See "perlop: Quote and Quote-like Operators" for general information about this quoting mechanism, and "perlop: Quote-Like Operators" for more specific information about qw.

You then have an additional problem in that you should have been creating individual lists for each arrayref:

my @Molecule_01 = ( [qw{C 0.2565522 -1.5308230 0.0000000}], [qw{C -0.8038556 -0.7047550 0.0000000}], ... ); my @Molecule_02 = ( [qw{C 0.3916152 -1.5774692 0.0000000}], ... );
"I am able to print to screen ..."

As first posts go, this is pretty good; however, the code you posted would not have produced the output you claim. Do not do this! Show us the real output you got and ask questions about what you don't understand or don't know how to fix. Just from inspection, I can see two instances that would have aborted compilation and another that would have generated a warning. All this, and more, is explained in "How do I post a question effectively?".

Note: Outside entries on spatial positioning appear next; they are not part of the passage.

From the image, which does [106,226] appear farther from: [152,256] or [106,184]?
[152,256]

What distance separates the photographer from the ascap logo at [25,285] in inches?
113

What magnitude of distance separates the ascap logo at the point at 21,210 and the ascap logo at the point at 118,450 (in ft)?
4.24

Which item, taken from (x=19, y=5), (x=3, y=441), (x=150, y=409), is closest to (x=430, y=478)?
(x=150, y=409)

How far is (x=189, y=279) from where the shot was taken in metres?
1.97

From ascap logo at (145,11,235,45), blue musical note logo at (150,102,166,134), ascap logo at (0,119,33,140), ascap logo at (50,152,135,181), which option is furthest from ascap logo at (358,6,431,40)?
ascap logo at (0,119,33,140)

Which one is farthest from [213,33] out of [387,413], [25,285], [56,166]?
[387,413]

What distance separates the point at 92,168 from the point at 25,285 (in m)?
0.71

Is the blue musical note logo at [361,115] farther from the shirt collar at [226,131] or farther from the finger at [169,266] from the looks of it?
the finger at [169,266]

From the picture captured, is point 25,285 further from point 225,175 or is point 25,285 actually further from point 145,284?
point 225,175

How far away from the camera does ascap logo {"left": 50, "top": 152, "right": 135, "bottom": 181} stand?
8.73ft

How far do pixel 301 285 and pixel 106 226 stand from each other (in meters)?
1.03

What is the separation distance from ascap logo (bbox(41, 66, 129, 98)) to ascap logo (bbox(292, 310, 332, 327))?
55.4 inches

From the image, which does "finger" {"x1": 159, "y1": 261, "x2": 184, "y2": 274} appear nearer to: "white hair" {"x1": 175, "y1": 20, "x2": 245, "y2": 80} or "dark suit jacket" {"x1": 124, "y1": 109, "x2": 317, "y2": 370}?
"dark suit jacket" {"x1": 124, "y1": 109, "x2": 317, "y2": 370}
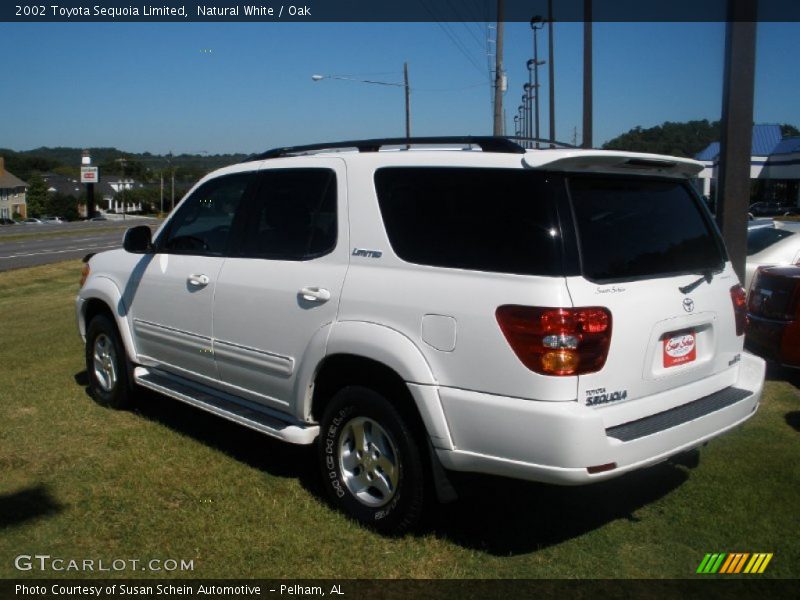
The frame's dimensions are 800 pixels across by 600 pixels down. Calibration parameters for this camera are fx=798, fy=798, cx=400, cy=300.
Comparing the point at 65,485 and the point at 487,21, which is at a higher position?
the point at 487,21

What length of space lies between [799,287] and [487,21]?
28415 mm

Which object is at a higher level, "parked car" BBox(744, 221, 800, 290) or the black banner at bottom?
"parked car" BBox(744, 221, 800, 290)

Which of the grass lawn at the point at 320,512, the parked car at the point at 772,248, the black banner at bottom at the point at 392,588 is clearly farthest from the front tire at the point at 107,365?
the parked car at the point at 772,248

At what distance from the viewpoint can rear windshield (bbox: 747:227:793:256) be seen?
27.2 ft

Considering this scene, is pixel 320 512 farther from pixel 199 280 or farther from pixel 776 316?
pixel 776 316

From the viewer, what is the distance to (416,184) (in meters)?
4.05

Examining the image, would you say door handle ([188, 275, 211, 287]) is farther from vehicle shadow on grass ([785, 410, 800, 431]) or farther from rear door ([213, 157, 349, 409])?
vehicle shadow on grass ([785, 410, 800, 431])

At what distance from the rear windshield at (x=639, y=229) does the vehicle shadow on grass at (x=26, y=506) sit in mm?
3225

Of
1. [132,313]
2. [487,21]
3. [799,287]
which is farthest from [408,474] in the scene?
[487,21]

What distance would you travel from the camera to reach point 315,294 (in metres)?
4.24

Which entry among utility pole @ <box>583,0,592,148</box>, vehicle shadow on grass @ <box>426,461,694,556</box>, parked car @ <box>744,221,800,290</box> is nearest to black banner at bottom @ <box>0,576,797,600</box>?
vehicle shadow on grass @ <box>426,461,694,556</box>

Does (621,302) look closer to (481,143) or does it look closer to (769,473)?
(481,143)

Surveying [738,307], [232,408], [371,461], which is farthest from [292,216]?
[738,307]

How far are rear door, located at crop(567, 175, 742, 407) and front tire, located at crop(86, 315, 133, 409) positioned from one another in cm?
390
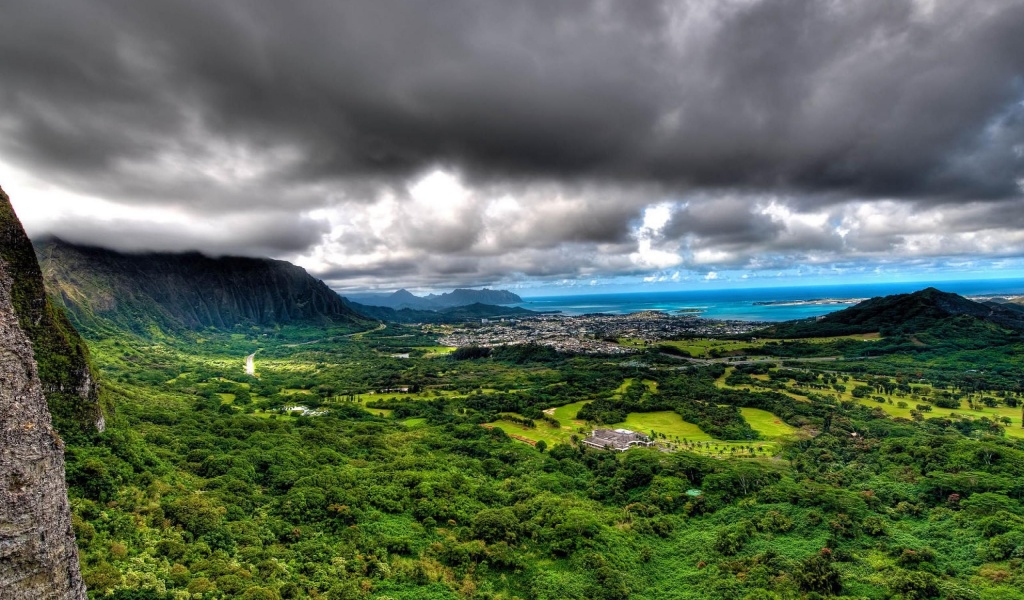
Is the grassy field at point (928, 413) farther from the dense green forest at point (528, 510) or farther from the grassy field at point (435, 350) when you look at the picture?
the grassy field at point (435, 350)

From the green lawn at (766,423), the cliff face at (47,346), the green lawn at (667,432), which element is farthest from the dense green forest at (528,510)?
the cliff face at (47,346)

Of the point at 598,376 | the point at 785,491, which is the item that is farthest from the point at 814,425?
the point at 598,376

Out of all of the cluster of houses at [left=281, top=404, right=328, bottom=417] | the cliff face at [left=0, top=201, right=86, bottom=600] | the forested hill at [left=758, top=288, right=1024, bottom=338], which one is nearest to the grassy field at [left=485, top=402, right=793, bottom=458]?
the cluster of houses at [left=281, top=404, right=328, bottom=417]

"... trying to read as much as I can ... experience with perl ... absolutely zero ..."

Bookmark the online perl manpage: read perlintro in the Overview section; refer to the Tutorials section as needed - this also contains a series of FAQs; familiarise yourself with what's available in the Reference section; the other sections are typically too advanced for, or tangential to the needs of, the Perl beginner.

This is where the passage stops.